Electron and carbon balances in microbial fuel cells reveal temporary bacterial storage behavior during electricity generation.

Microbial fuel cells (MFCs) are emerging as a novel technology with a great potential to reduce the costs of wastewater treatment. Their most studied application is organic carbon removal. One of the parameters commonly used to quantify the performance of these cells is the Coulombic efficiency, i.e., the electron recovery as electricity from the removed substrate. However, the "inefficiencies" of the process have never been fully identified. This study presents a method that uses the combination of electrochemical monitoring, chemical analysis, and a titration and off-gas analysis (TOGA) sensor to identify and quantify the sources of electron loss. The method was used successfully to close electron, carbon, and proton balances in acetate and glucose fed microbial fuel cells.
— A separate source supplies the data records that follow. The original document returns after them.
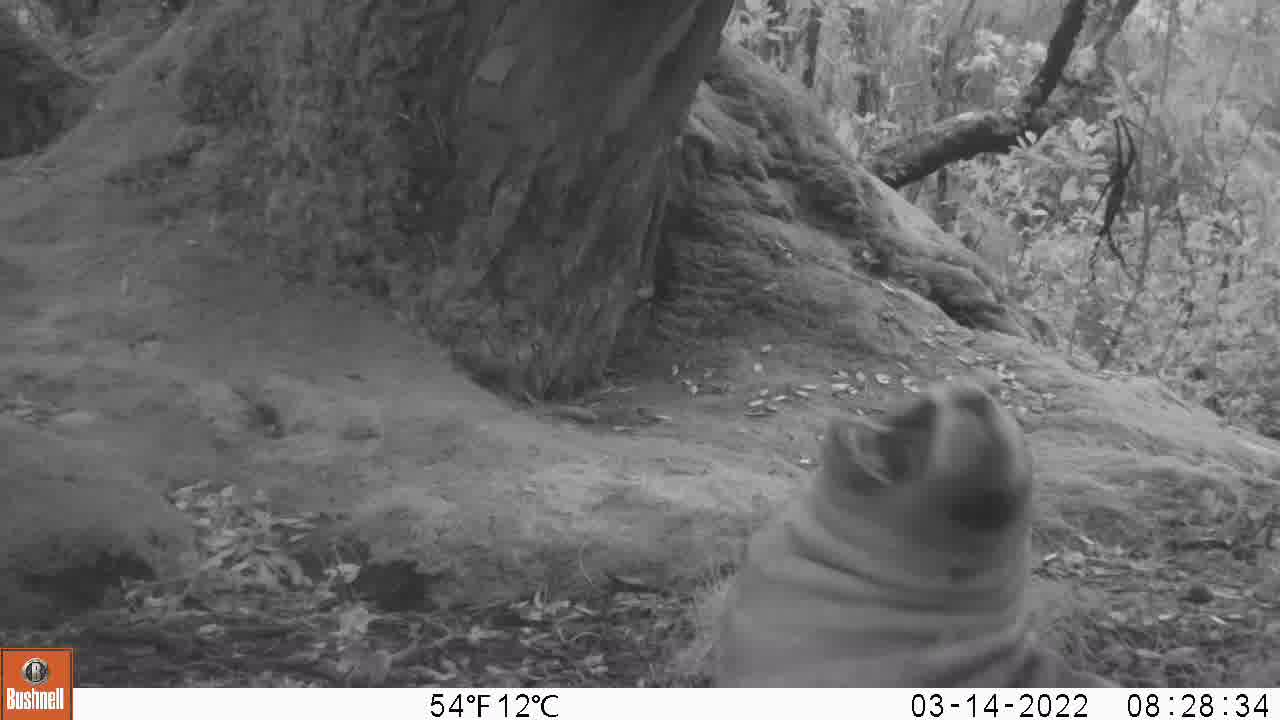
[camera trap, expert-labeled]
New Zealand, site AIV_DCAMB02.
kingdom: Animalia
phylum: Chordata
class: Mammalia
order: Carnivora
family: Otariidae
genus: Phocarctos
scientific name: Phocarctos hookeri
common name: new zealand sea lion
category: sealion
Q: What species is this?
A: Sealion (new zealand sea lion) (Phocarctos hookeri).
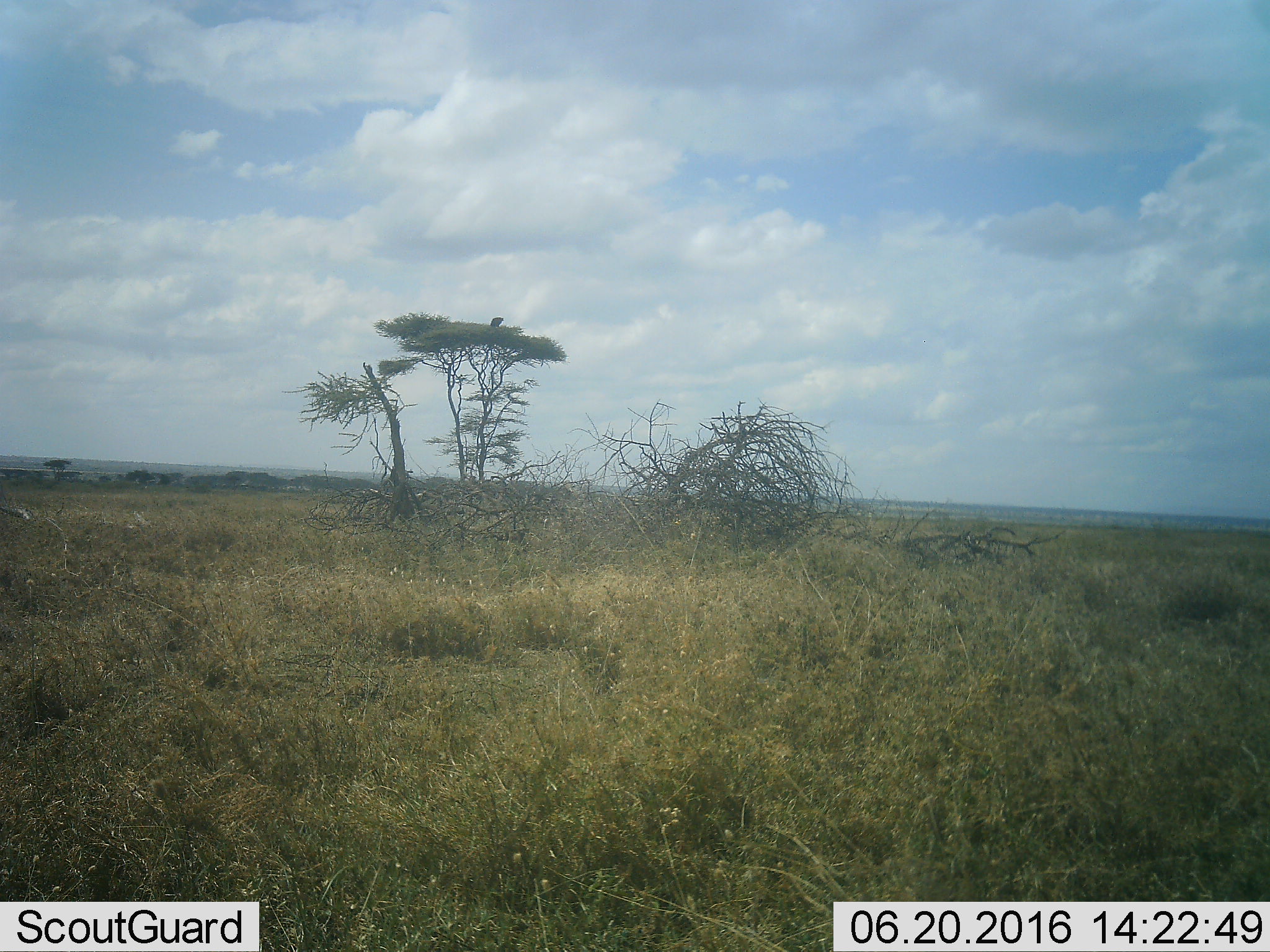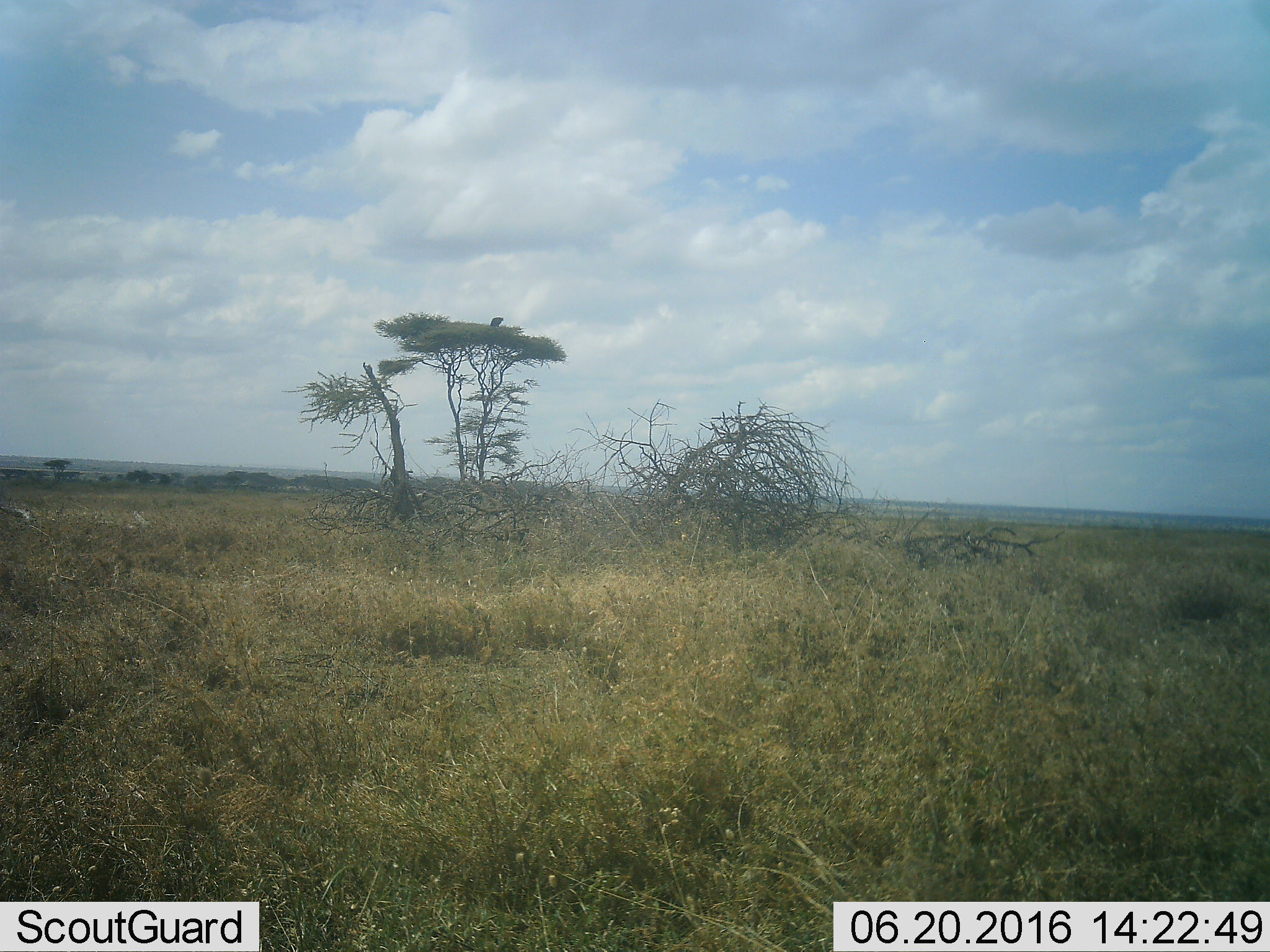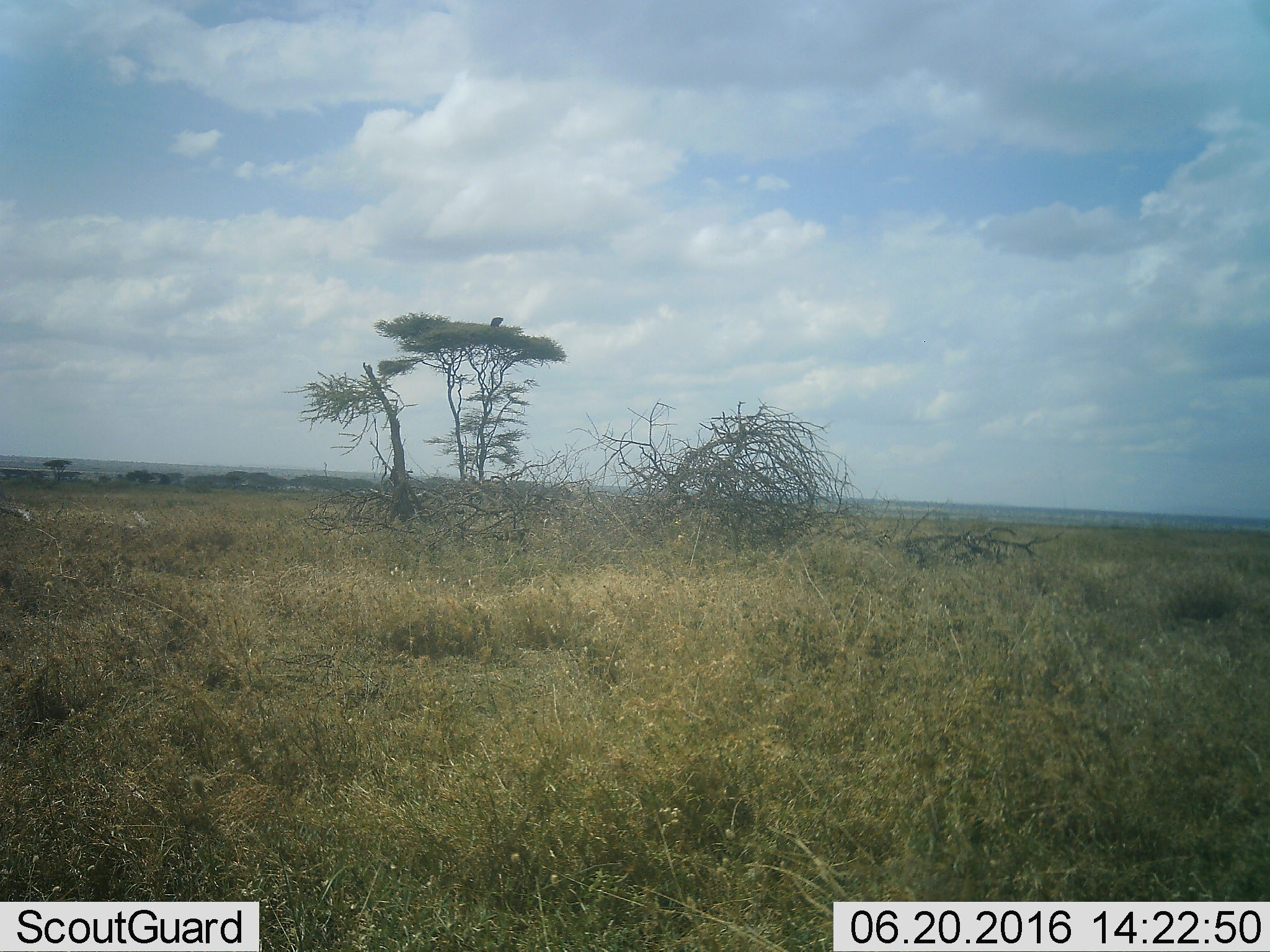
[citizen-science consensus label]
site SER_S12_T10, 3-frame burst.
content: unidentified animal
The method revealed that in the case that a substrate is loaded as pulses carbon is stored inside the cells during initial high substrate conditions and consumed during starvation, with up to 57% of the current being generated after depletion of the external carbon source. Nile blue staining of biomass samples revealed lipophilic inclusions during high substrate conditions, thus confirming the storage of polymeric material in the bacterial cells. The method also allows for indirect measurement of growth yields, which ranged from 0 to 0.54 g biomass-C formed per g substrate-C used, depending on the type of substrate and the external resistance of the circuit.